Wir sind live in 10, 9, 8, 7, 6, 5, 4, 3, 2, 1: Pünktlichst stürmen Marcel Gschwend aka Bit-Tuner und Manuel Stahlberger auf die Bühne des Stadttheaters Solothurn, tanzen wild zum immer lauter werdenden Beat, springen auf der beleuchteten Fläche hin und her. Stahlberger heizt die Masse auf, die sofort hastig mitklatscht.

Die Masse besteht aus möglicherweise zwanzig Personen. Ein Traum habe sich Stahlberger erfüllen wollen: «En Afang, wiener müesst si: Mir klatsched mitenand, i wür crowd surfe, mir würed eus abschlecke.» Doch dieses Konzert wurde – wie alles – vor allem gestreamt. Das anwesende Publikum hatte entweder Glück oder sich risikofreudig einer grossen Gefahr ausgesetzt, wofür sich Stahlberger am Schluss dann auch noch bedanken wird.

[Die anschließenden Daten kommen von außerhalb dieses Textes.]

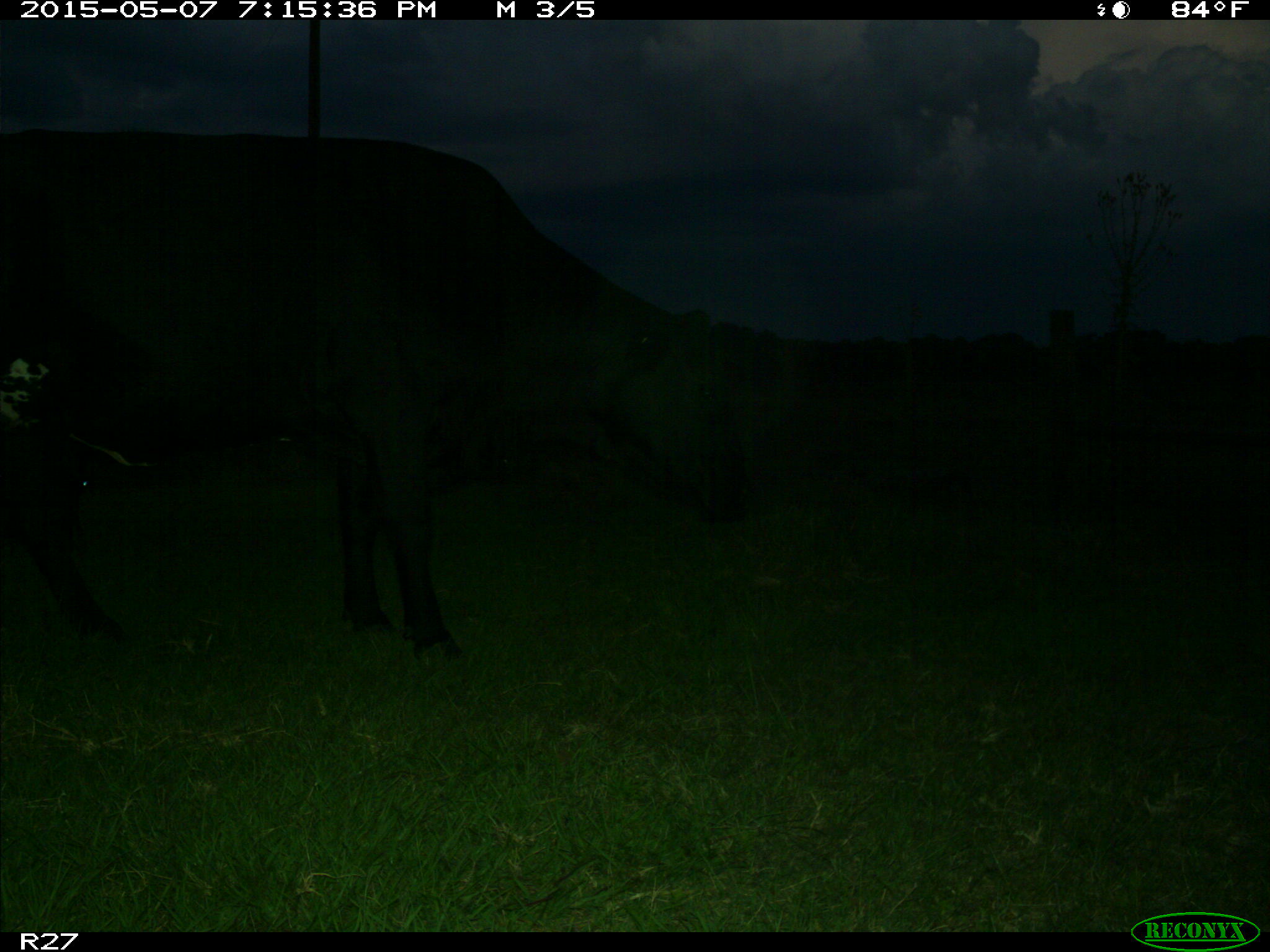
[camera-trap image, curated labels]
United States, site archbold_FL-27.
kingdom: Animalia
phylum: Chordata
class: Mammalia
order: Artiodactyla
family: Bovidae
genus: Bos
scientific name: Bos taurus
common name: domestic cow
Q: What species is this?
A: Bos taurus (domestic cow).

«i derä Show» heisst das Album, welches, begleitet von löblicher Kritik letzten Oktober 2020, inmitten der Pandemie und darum dann doch eher leise und verhältnismässig unbeachtet herauskam. Dem Tourplan entnimmt man, wie erwartet, Absagen und Verschiebedaten, so dass sich vermuten lässt, es könnte dies eines der ersten Konzerte seit der Plattentaufe sein.

Das Leben: eine Krisensammlung

Abseits der Einschränkungen geht es hier aber vor allem um das gesprochene Wort, die Sprache und die Geschichten – Stahlberger und Bit-Tuner wurden nicht etwa Opfer einer schlechten Programmation. Die Texte auf «i derä Show» überzeugen durch eine unangestrengte Tiefe. Sie erzählen von den grossen (auffallend oft auch weiblichen) Lebenskrisen im mittleren Alter und dies so, als ob es sich um blosse Alltagsbeobachtungen handeln würde. Das sind sie vermutlich auch, doch schaut und hört man genau hin, offenbaren sich die Abgründe schnell. Manuel Stahlberger beobachtet nicht nur scharf, er versteht es auch, die Sätze so einfach wie möglich zu belassen. Keine sprachliche Überhöhung, nur die präzise Beschreibung banaler Augenblicke und simpler Tages- und Lebensabläufe. Darin steckt die Tragik.

Bedächtig singt Stahlberger von der Scheinheiligkeit.

Und Bit-Tuner? Seine Klänge sind es, die ordentlich aufwühlendes Gewitter unter die beabsichtigt monoton erzählten Geschichten legen. Man spürt, was sich darunter zusammenbraut: Ein zäher Start in ein Leben voller austauschbarer Geschichten, die immer zugleich erschütternd und lächerlich einfach sind, ein Leben in Wiederholung und glanzloser Scheinheiligkeit. Plötzlich ertappt man sich beschämt, dass das Album trotz aller Tristesse vor allem dank des Beats erstaunlich viel Spass macht.

Spassig sein kann auch Manuel Stahlberger, das wissen wir. Und so hat es wenig erstaunt, dass das Konzert teilweise etwas an eine Comedy-Aufführung erinnerte. Nötig gewesen wäre das allerdings nicht: Die Songs überzeugen auch ganz für sich genommen.

Aufforderung zum Durchhalten

Das letzte Lied – «dureringe» – versprüht etwas (trügerische) Hoffnung und könnte durchaus als Aufforderung zum Durchhalten verstanden werden. Mit einem optimistischen Blick in die Zukunft möchte man sich vor allem darüber freuen, endlich wieder einmal an einem Konzert dabei gewesen zu sein. Insofern was es tatsächlich «en Afang, wiener müesst si» und eine Heimfahrt im Glück.

Wie man das so macht: Brav nach dem Konzert eine Platte kaufen und die Künstler unterstützen.